1) Inferioridade de armamento em comparação com determinadas facções e grupos;
2) Imposição às polícias, obrigatoriamente à legalidade, enquanto grupos, facções e individualistas que agem à margem da lei, não respeitam, nenhuma autoridade constituída;
3) Imposição às corporações policiais de novos mecanismos legislativos que dificultam o exercício de suas funções.

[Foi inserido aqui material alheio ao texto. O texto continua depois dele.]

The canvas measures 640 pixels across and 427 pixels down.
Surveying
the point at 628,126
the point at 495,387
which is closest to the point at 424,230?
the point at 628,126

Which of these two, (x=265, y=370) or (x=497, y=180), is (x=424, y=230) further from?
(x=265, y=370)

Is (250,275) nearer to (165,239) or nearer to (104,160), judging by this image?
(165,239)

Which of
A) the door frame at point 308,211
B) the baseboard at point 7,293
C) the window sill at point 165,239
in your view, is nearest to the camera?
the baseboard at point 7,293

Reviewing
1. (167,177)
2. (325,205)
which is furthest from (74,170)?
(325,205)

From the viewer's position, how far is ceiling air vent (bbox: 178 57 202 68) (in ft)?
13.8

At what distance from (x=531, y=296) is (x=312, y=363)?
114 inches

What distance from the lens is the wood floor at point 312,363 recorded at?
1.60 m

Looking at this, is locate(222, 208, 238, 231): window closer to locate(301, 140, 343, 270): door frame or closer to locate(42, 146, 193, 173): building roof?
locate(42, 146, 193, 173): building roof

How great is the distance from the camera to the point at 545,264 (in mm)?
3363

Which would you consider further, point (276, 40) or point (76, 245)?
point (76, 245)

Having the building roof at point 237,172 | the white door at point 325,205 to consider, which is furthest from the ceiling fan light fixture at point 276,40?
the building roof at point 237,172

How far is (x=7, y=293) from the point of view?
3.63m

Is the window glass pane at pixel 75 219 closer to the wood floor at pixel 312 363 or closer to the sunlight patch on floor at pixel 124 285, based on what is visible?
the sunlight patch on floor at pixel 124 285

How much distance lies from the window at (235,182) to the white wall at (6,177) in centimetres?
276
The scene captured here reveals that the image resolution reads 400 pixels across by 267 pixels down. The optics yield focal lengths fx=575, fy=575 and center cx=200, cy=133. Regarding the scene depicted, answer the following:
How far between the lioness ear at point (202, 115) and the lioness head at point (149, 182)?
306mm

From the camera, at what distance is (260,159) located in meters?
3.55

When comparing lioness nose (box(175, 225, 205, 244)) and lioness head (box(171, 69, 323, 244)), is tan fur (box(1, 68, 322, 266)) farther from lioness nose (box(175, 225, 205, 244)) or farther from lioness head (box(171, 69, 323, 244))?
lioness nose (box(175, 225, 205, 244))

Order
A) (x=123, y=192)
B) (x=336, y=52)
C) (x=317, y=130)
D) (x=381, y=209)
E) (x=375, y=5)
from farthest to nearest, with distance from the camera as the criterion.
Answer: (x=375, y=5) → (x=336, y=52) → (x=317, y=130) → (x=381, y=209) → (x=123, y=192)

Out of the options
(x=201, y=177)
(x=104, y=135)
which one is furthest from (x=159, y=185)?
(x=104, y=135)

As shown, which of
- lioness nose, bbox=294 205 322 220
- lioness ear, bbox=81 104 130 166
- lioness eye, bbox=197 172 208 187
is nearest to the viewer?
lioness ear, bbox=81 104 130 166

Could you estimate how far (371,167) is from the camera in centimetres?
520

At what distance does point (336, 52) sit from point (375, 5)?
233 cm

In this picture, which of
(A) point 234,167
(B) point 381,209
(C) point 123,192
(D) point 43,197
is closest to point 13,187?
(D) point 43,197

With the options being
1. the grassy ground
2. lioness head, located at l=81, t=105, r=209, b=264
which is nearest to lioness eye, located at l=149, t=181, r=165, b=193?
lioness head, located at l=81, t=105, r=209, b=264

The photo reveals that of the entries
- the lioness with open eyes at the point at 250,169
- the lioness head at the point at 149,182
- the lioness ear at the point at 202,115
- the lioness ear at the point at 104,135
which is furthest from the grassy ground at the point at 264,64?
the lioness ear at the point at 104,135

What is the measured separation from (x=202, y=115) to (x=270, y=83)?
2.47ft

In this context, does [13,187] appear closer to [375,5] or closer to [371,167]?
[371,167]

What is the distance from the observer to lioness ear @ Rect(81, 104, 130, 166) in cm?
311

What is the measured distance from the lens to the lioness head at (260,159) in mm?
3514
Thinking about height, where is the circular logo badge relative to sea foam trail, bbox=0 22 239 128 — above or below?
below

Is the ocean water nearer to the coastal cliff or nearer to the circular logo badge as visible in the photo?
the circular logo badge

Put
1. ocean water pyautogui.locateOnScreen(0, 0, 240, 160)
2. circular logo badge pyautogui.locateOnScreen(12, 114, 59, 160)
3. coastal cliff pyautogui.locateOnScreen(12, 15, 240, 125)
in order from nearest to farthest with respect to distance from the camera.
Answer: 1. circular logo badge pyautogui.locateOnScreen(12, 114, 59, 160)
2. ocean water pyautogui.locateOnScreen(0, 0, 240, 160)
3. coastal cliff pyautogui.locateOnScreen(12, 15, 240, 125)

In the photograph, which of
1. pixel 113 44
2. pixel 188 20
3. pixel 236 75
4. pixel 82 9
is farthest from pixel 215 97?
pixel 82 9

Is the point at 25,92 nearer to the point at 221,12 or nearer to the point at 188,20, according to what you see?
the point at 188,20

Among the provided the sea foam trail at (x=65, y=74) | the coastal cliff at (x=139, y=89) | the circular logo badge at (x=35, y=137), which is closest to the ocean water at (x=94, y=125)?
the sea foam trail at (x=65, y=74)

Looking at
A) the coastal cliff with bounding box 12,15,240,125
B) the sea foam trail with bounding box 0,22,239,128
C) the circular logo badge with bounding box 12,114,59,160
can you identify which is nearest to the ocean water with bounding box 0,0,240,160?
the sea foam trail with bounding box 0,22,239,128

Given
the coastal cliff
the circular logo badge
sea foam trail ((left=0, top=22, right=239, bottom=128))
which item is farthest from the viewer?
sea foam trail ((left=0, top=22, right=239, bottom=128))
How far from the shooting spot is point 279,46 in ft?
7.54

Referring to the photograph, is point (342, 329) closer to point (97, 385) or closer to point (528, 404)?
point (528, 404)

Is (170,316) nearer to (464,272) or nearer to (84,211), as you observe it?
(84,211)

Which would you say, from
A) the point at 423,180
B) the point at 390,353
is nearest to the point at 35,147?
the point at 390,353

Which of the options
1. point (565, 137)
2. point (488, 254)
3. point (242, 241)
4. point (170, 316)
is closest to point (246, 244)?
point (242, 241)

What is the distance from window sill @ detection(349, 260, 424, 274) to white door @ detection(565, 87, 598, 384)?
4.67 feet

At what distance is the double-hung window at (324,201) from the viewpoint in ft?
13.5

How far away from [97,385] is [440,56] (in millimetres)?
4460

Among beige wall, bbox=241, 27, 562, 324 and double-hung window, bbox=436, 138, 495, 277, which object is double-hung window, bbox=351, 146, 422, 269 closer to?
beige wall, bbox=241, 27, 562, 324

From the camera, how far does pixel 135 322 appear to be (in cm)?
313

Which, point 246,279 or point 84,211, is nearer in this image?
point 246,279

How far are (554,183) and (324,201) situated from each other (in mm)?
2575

4) Remuneração indigna com a importância da atividade policial;
5) Desrespeito em relação as Instituições Policiais por "partes" dos poderes constituídos;
6) Falta de instrumentalidade adequada as corporações policiais para o exercício das atividades laborais;
7) Legislação interna carente de reformulações e adequações (obrigações em descompasso com referência aos direitos dos policiais);
Se realmente fôssemos nos debruçar sobre a análise dos problemas, estou convicto de que viria à lume, problemas que há décadas ou quiçá desde às suas criações - as Polícias Brasileiras - convivem.
Ouso socorrer-me de um posicionamento do Cel Luiz Eduardo Pesce de Arruda da PMESP em um comentário em um grupo de WatsApp: Ao que me consta, os amigos de Jesus não portavam armas pesadas, não se envolviam com narcotráfico nem roubavam ou matavam. Essa generalização produzida pelo delírio de criadores comprometidos com a exaltação ao crime, expondo ao mundo uma situação complexa de forma simplista é um tapa na cara das famílias dos mais de cem PMs cariocas assassinados no cumprimento do dever a cada ano. Tirem a PM brutal e autoritária por dois dias  da Mangueira,  para ver o inferno que os " amigos de Jesus" implantarão por lá.

São Luís – MA, 24 de fevereiro de 2020.

* Bacharel em Formação de Oficiais. Licenciado em História. Bacharel em Direito. Pós-graduado em Aperfeiçoamento de Oficiais e Superior de Polícia. Especialista em Gestão Estratégica em Defesa Social. Especialista em Cidadania, Direitos Humanos e Gestão da Segurança Pública. Coronel PMMA RR. Presidente da Academia Maranhense de Ciências, Letras e Artes Militares -AMCLAM.